The PyeongChang Winter Olympic Games give South Korea a unique opportunity to shine. Most pre-Olympic media coverage and commentary has understandably focused on the thaw in inter-Korean relations. During the games, most attention will rightly (and hopefully) concentrate on the great sporting achievements that all such events bring. But for South Korea, the games have a deeper meaning. They are an opportunity to consolidate and even improve the country’s image, promote its diplomatic agenda, and support economic growth in relatively impoverished Gangwon province.
Olympic games always provide hosts with a great public relations opportunity. For the duration of the games, the world media descends on the host country and city. Both are thus scrutinized in detail. Sometimes, hosts pass with flying colors. The Tokyo, Seoul, and Beijing, games showed the world that Japan, South Korea and China, respectively, had emerged as fairly modern countries. The winter games might not have the same reach, but they are nonetheless an opportunity for the host to present itself in a positive light; Nagano and Vancouver can attest to this.
In the case of South Korea, the PyeongChang extravaganza will be an opportunity to solidify its image as a modern and efficient country. Most casual observers still think of the North Korean nuclear issue when looking at the Korean Peninsula. Furthermore, many Westerners untouched by K-pop and K-dramas would have trouble conceiving an image about contemporary South Korea – save perhaps their Samsung mobile phone or Hyundai car. If South Korea plays it right, the games will serve to confirm that it is a country that gets things done – something not to be taken lightly. Indeed, the usual pre-Olympic jitters about unfinished facilities and out of control costs have not affected the PyeongChang games. That is already a good start.

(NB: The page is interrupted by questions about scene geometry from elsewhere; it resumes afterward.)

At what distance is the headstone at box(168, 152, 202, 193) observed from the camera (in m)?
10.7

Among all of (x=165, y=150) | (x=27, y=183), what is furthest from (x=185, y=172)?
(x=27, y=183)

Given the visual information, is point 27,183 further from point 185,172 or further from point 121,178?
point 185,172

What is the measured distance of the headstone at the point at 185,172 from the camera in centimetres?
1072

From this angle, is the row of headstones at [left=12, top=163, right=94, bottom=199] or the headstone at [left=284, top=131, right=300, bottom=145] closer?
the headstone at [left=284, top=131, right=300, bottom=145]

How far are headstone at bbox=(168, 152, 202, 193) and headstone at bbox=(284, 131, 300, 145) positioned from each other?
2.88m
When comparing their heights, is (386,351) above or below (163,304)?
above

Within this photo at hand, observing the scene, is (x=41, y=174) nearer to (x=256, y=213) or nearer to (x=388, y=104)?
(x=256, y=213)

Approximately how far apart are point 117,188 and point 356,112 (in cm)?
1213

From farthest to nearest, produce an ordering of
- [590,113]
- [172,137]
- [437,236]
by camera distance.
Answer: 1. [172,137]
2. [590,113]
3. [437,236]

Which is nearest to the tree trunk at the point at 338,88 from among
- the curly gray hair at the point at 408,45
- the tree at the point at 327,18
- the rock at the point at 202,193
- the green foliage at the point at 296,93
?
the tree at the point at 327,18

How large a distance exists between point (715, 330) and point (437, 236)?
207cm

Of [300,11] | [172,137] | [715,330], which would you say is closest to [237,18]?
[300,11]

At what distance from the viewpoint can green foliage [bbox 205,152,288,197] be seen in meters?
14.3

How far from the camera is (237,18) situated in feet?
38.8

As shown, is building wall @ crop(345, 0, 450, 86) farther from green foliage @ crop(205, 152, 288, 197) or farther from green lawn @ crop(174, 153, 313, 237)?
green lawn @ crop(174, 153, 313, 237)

Equally relevant, the games present South Korea with an unparalleled opportunity to continue to press its middle power agenda. Properly launched by former President Roh Moo-hyun and supported by conservative and liberal governments alike, this agenda seeks to promote South Korea as an active player in international affairs whose foreign policy goes beyond North Korea. Successfully hosting the 2010 G20 and 2012 Nuclear Security summits helped to present Seoul as a voice to be heard in financial and security matters, respectively. Hosting the UN Office for Sustainable Development since 2011 has put South Korea at the center of sustainable development research and policy discussions. A cynic would argue that the games are but a sports competition. The fact that many cities continue to bid to host them shows that this is not the case. It should be remembered that PyeongChang defeated Munich and Annecy in the host selection process.
Indeed, a key component of South Korea’s middle power strategy is the use of soft power to create goodwill toward the country. Korean cultural centers, K-pop concerts, and film festivals are part of it. The PyeongChang games are as well. South Korea generated a very positive image during the 2002 World Cup, as millions across the world watched the country’s passionate but good-natured support for the national team. Similar behavior during the Olympic games would be worth dozens of concerts and festivals.
The economic opportunity brought by the games is another great potential benefit for South Korea. The Korea Institute for Industrial Economics and Trade (KIET) puts the direct production-inducing effect at 20.5 trillion won or almost $19 billion. Even if the exact figure is difficult to gauge, PyeongChang and Gangwon Province, where it sits, are going to get a very significant economic boost from the tens of thousands of tourists, sportspeople, Olympic representatives, journalists, and others that will attend the games.
More importantly, the games are very likely to boost long-term tourism in the region. Nagano and Salt Lake City, also relatively small cities not necessarily well known before they hosted the winter Olympics, significantly increased tourism receipts in the years after the games. In the case of the American city, tourist revenues almost doubled from $4 billion the year before the games to $7.6 billion ten years after. As for its fellow Japanese Olympic host, Asian skiers pack the mountains where Alpine and Nordic skiing events were held every winter. PyeongChang could receive a similar boost, especially with the recent opening of a high-speed rail link to Seoul and Incheon airport. For a Moon Jae-in government bent on diversifying the South Korean economy away from its chaebols, this potential new source of economic growth would be very welcome.
For South Korea, the meaning of the Pyeongchang Winter Olympic Games thus goes beyond a potential thaw in inter-Korean relations or the medals that the country’s speed skaters might win. Played right, the country has an excellent opportunity to bask in the positive public relations, diplomatic, and economic glories that games can bring.
Dr. Ramon Pacheco Pardo is KF-VUB Korea Chair at the Institute for European Studies and Senior Lecturer in International Relations at King’s College London.